In the spring of 1989, during the congressional debate overwhat would become the Financial Institutions Reform, Recovery, and Enforcement Act, the financial press coined a term for thrifts with high dollar amounts of so-called supervisory goodwill on their balance sheets: "goodwill junkies."
These institutions were derided for their resistance to the legislation's capital approach, which required supervisory goodwill to be deducted from capital in measuring the adequacy of an institution's capital.
Eventually Congress enacted the measure and adopted a strict tangible- capital rule. The result was turmoil in the industry, forced closures, severe contractions, and an avalanche of litigation that is just now being resolved.
Much has been written about the merits of the plaintiffs' contract claims in the ongoing goodwill litigation. But little attention has been paid to the origin of the supervisory goodwill that is the basis of these claims.
The thrift crisis of the 1980s and early 1990s had its origins well before the enactment of the Financial Institutions Reform, Recovery, and Enforcement Act.

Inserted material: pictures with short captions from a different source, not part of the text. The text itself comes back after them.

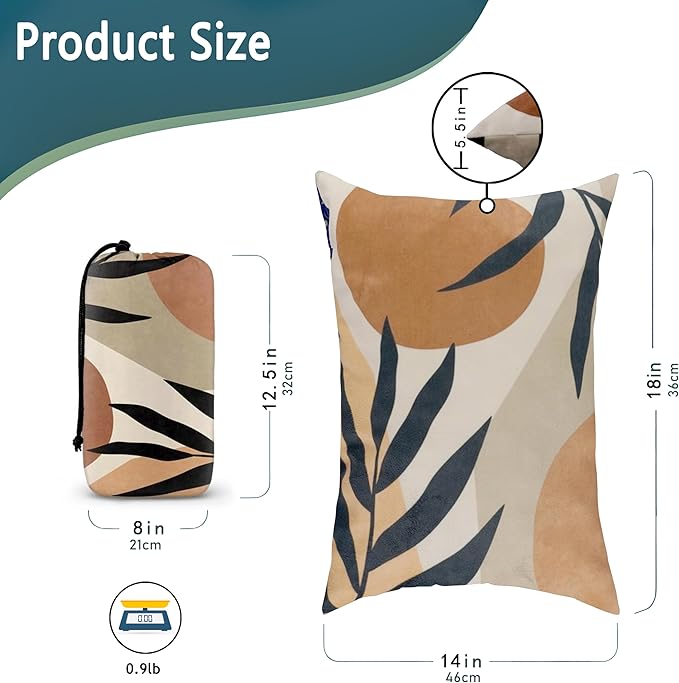 Camping Pillow Shredded Memory Foam Travel Pillows for Sleeping Compressible Lightweight Camp Pillow Washable Backpacking Pillow for Camping & Hiking Firm Supportive Small Pillow for Travel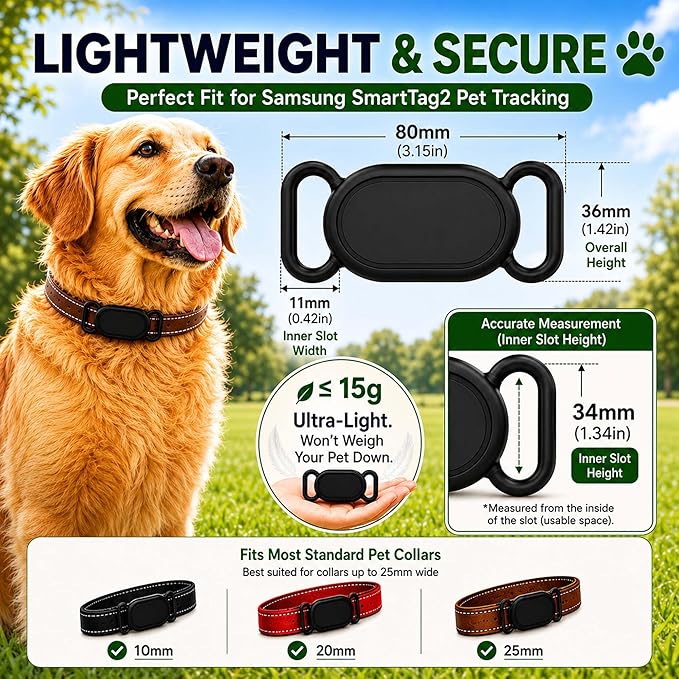 Dog Collar Holder for Galaxy Smarttag2, Waterproof Silicone Case for Pet Cat - Image 2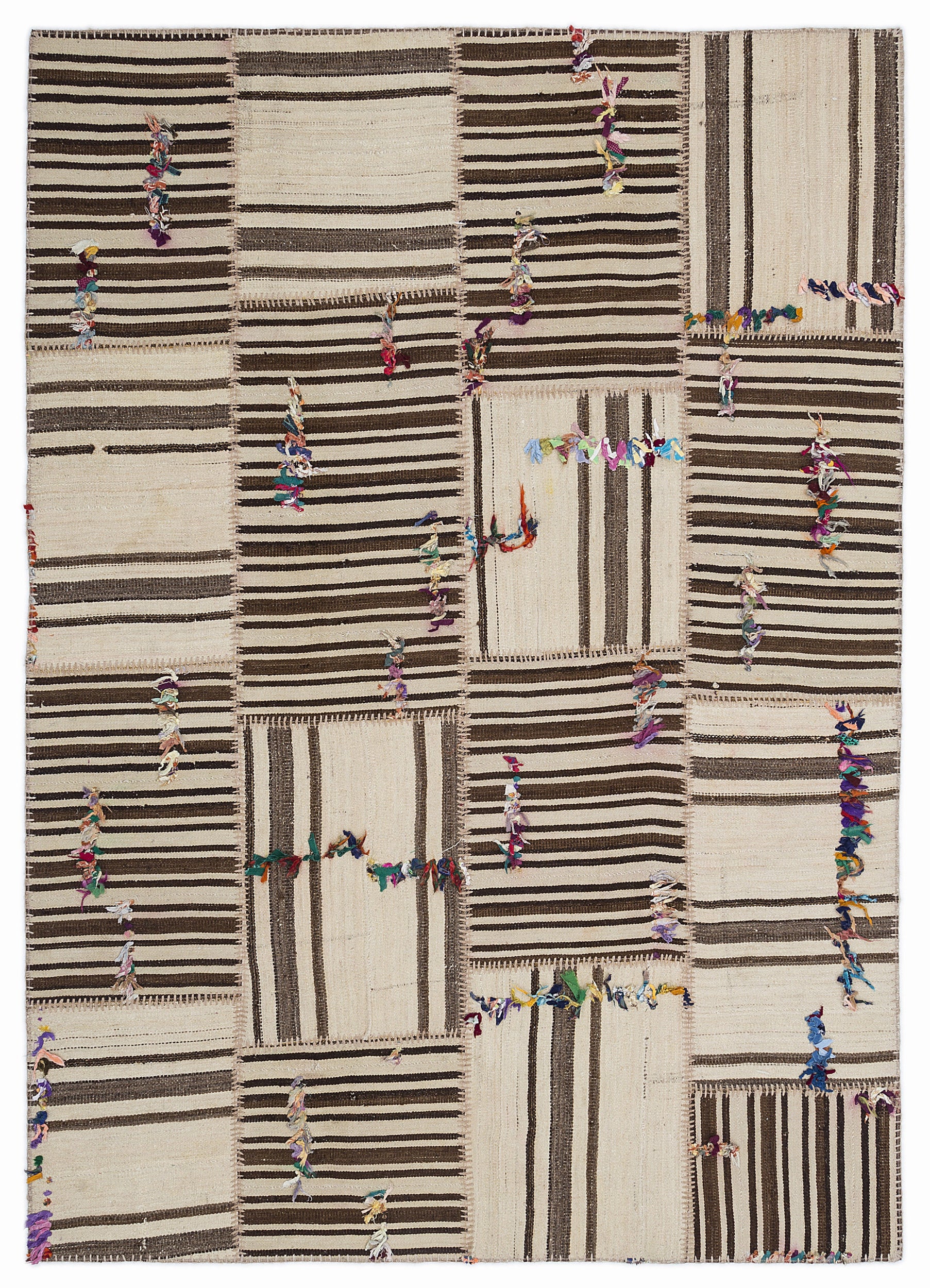 Striped Over Dyed Kilim Patchwork Unique Rug 5'3'' x 7'7'' ft 160 x 230 cm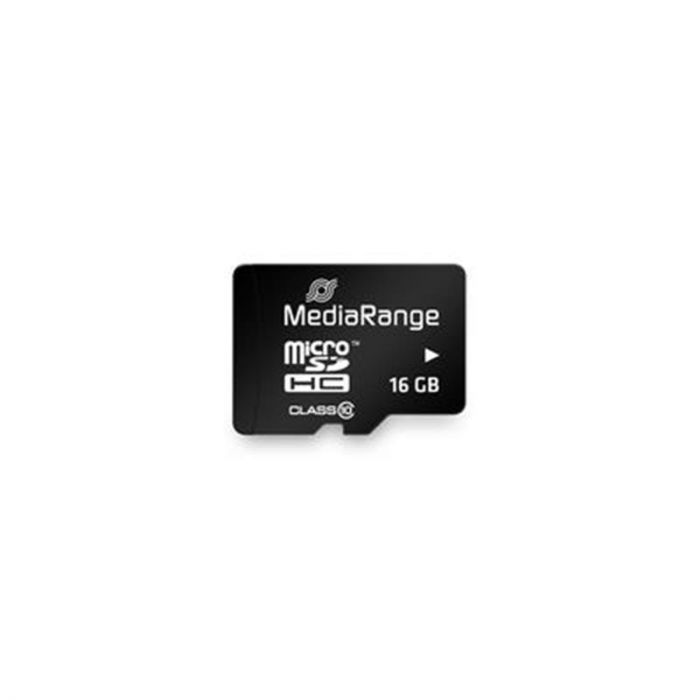 Карта пам`ятi MicroSDHC  16GB Class 10 MediaRange R45/W12MB/s + SD-adapter (MR958)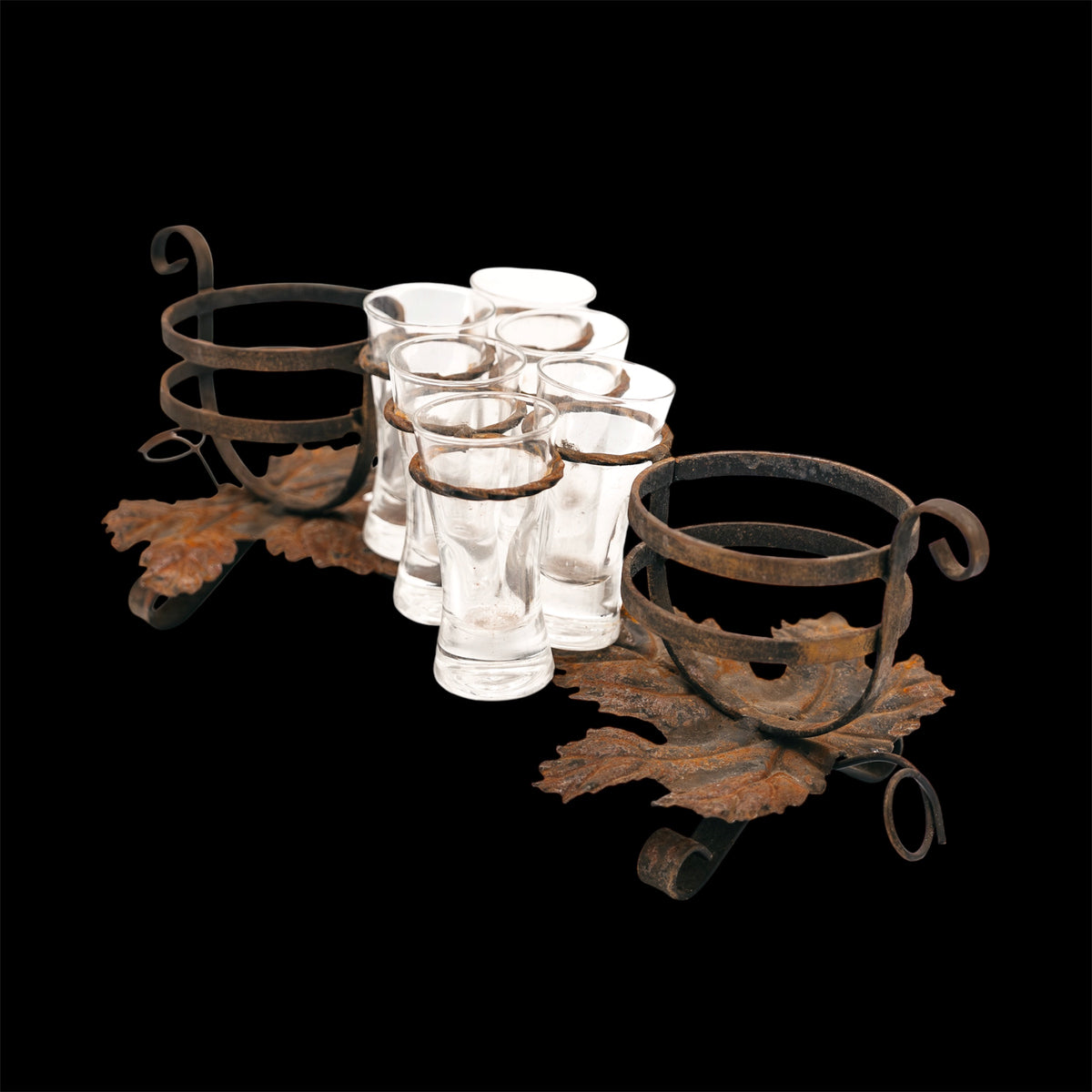 Set Liquore Vintage in Ferro Battuto con 6 Bicchierini da Cicchetto Porta Bottiglie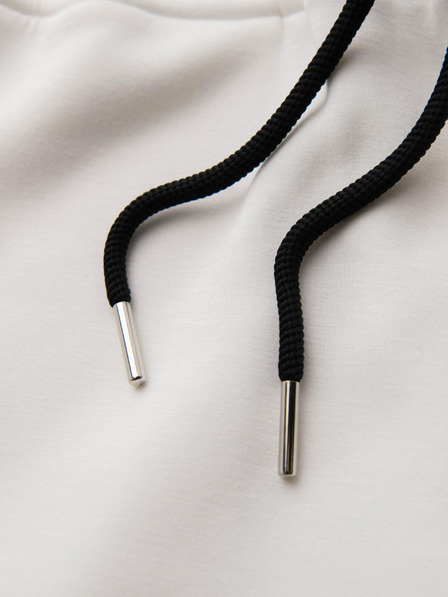 Ombre Clothing Moške jogging hlače z rebrasto obrezano in gumijastim tiskom - bele V2 OM-PASK-0223 Ombre Clothing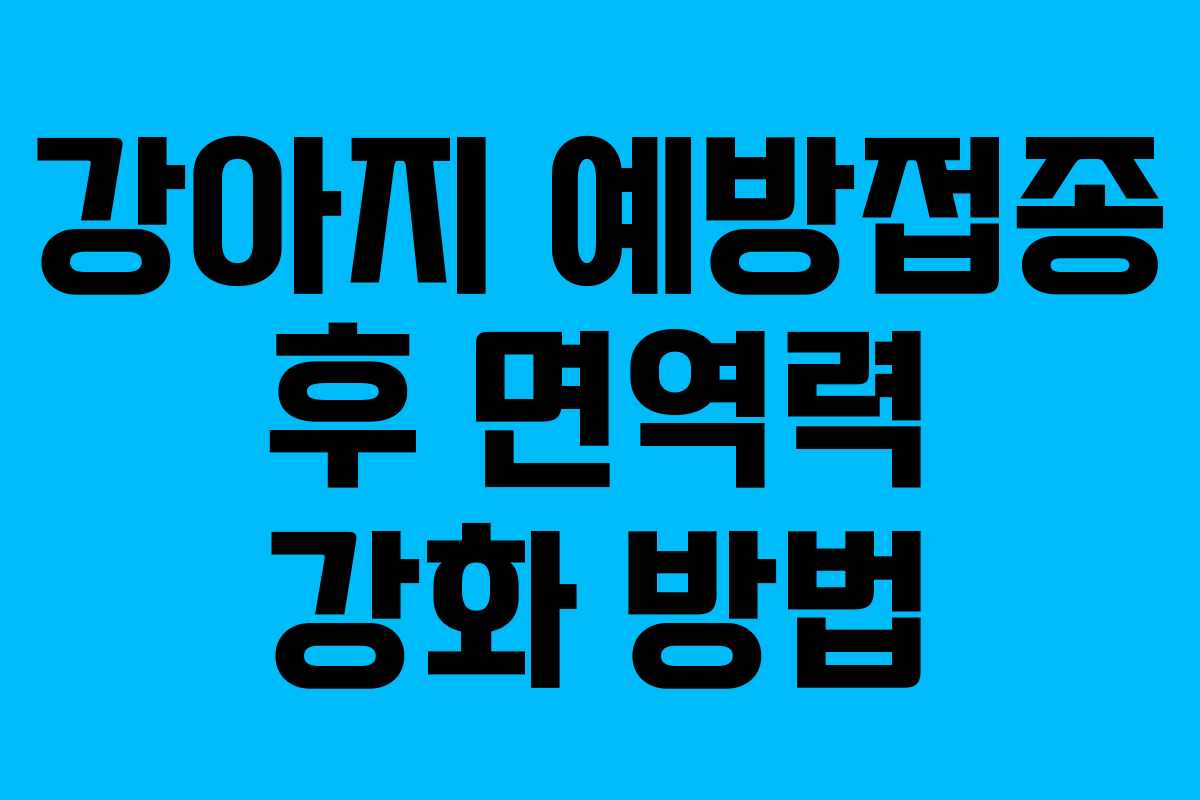 강아지 예방접종 후 면역력 강화 방법 강아지 예방접종 후 면역력 강화 방법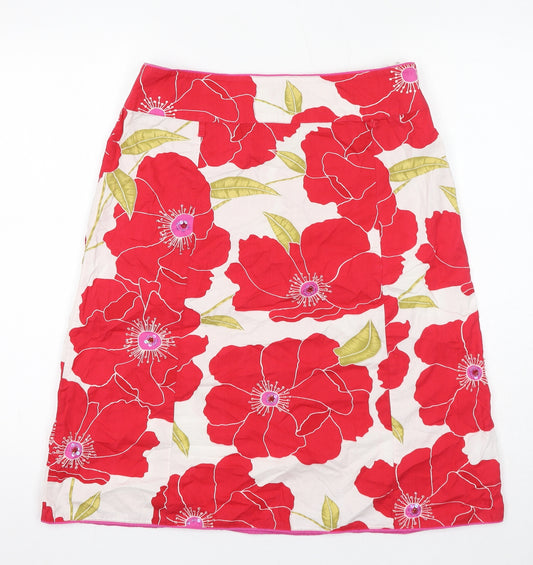 Monsoon Womens Red Floral Cotton A-Line Skirt Size 12 Zip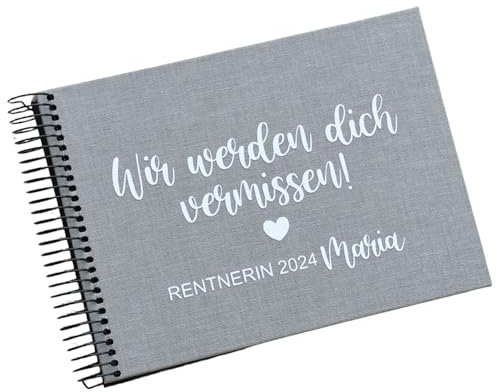 personalisiertes Geschenk zur Rente | Fotoalbum mit Namen als Abschiedsgeschenk zum Ruhestand | Geschenkidee zum Abschied Kollege oder Kollegin | Endlich Feierabend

Indeed, the industry's capital shortage dated from the high interest rate environment of the late 1970s and early 1980s. Institutions long dedicated to financing homeownership saw their cost of funds shoot upward, while the prepayment rates on their long-term, low-rate mortgage portfolios slowed. The result for many institutions was a growing string of losses and insolvencies.
Despite record levels of Federal Savings and Loan Insurance Corp. resolutions, starting in 1980, 415 thrifts with $220 billion of assets were insolvent by the end of 1982.
Faced with this growing crisis, the Federal Home Loan Bank Board and FSLIC tried to stanch the bleeding by forcing the takeover of weaker institutions by stronger ones. This became known as the "merger program.".
The Home Loan bank board encouraged healthy thrifts and other investors to take over ailing institutions without FSLIC financial assistance, if possible, or with the insurance agency's cash, forbearances, and goodwill when needed.
Initially, these mergers required some form of cash contribution from FSLIC. But the thrift capital shortages continued to grow, and the financial resources of the deposit insurance agency were quickly used up.
The remedy to this problem: crediting supervisory goodwill generated in the acquisition.
Well-managed and well-capitalized thrifts were induced to buy ailing or failing institutions with the promise that the resultant supervisory goodwill could be used as regulatory capital and amortized over an extended period without any reduction in the stated amount of the buyer's capital.
Brent Beasley, then FSLIC's director, said: "We will do all we can to facilitate the merger .... We believe the merger process is especially useful. The wise use of purchase accounting (goodwill) is facilitating mergers."
As a result, 769 institutions were merged in 1981 and 1982.
For the government, it meant that a problem institution was resolved with little, if any, financial contribution. At the same timeacquirers obtained a larger, deposit-taking platform and an extended period within which to replace the assumed goodwill with earning assets.
The merger program - not some accounting trick, as was argued during the debate over the Financial Institutions Reform, Recovery, and Enforcement Act - was the source of supervisory goodwill so loudly condemned at the time.
Put another way, the merger program did not let institutions grow without capital. Instead, it spread existing capital at well-run institutions over ailing thrifts, thereby avoiding countless failures.
When extreme measures such as the merger program are adopted to address an emergency, it is unfair to condemn the institutions, entities, and persons involved in resolving a past crisis.
A closer look might reveal, as it does in the case of the "goodwill junkies," that they were heroes willing to act in a time of crisis. This perhaps is a good lesson not only for life in general but also for the legislative process in particular.